→ What the exercise asks
Continue the commentary below on U.S. backing of the YPG, starting after its last sentence.

→ Document segment
===============
More importantly, Ankara believes that supporting the YPG in the fight against DAESH is not a well-designed political or military strategy and is also a main strategic pitfall for the future of the Syrian crisis and the U.S. and Turkey’s long-standing strategic cooperation. The shortcomings of this strategy are that DAESH will not be defeated completely, the Assad regime is more powerful with Russia involved in Syria, the Syrian opposition is losing its belief in Western powers and the PYD and PKK poses a threat to Turkey. In addition to the security and political outcomes of this strategy, more refugees from the Syrian civil war will knock on Europe’s doors. Articulated as such, the U.S.’s military and political engagement with the YPG will eventually be the main driving force behind mass human migration toward Europe.

ANTIDOTE AGAINST TERROR

Based on these three dynamics, the PKK has pursued its operational and tactical goals during Syrian civil war of easy access to military equipment and instruments in Syria, geopolitical expansion attempts in Syria and urban attacks and interaction in Turkey. Setting aside the YPG from the PKK can only be considered the product of an ignorant ally or an evil-minded enemy. The U.S. also points out that the rise in sectarian and ethnic conflict has increased hostilities in other countries and made terrorism commonplace. Favoring the balance between a terrorist partner and a state ally will probably cause a loss in U.S. legitimacy in pursuing security in other countries. Therefore, using the YPG – a terrorist organization – to defeat DAESH -another terrorist organization – is not only a wrong strategy, it is also ethically problematic in countering global terrorism. Intentionally or not, the U.S. is creating new causes for new conflicts in the Middle East for years to come.
===============
→ Dataset excerpts

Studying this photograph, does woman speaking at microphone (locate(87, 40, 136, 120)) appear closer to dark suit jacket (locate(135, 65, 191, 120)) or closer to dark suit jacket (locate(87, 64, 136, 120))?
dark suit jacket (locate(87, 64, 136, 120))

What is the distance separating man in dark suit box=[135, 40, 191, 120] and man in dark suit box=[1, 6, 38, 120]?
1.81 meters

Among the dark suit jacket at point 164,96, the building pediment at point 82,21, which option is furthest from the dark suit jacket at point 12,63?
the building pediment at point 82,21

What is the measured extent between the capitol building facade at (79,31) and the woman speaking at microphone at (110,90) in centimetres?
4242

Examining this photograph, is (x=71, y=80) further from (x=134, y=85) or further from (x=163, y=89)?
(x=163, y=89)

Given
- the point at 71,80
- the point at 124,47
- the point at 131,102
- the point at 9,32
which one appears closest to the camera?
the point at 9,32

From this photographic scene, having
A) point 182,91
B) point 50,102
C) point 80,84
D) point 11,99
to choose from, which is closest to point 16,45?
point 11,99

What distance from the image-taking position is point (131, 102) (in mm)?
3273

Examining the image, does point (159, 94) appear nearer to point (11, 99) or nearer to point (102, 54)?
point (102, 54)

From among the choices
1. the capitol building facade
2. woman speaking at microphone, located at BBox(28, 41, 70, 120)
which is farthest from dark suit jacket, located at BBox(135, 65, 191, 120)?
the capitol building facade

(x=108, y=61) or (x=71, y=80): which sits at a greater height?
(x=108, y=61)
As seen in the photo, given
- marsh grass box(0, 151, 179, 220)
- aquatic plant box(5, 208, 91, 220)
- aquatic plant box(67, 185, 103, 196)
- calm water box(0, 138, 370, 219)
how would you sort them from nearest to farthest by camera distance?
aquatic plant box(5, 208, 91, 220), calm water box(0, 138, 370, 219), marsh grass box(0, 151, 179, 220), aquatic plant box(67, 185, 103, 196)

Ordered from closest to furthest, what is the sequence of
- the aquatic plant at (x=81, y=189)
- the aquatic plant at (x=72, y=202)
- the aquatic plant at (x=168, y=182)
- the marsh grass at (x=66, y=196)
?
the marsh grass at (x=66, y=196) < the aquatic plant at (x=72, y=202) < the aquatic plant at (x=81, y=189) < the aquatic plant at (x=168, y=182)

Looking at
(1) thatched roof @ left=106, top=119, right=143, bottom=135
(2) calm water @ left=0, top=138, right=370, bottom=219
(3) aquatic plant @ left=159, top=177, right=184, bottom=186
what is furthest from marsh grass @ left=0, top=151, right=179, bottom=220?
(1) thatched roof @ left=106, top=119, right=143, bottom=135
===============
→ The reply
Last but not least, as an ally, the U.S. is expected to be aware of maintaining Turkey’s security in an unstable environment. If not, under the hub of the U.S., a small number of highly motivated insurgents or terrorists with simple weapons, good operations security and limited mobility like those from the YPG and PKK could undermine security in a large area in the Middle East. The PYD, YPG and PKK are politically two faces of the same coin. Therefore, assuming the PYD and YPG are different from the PKK is very deceiving.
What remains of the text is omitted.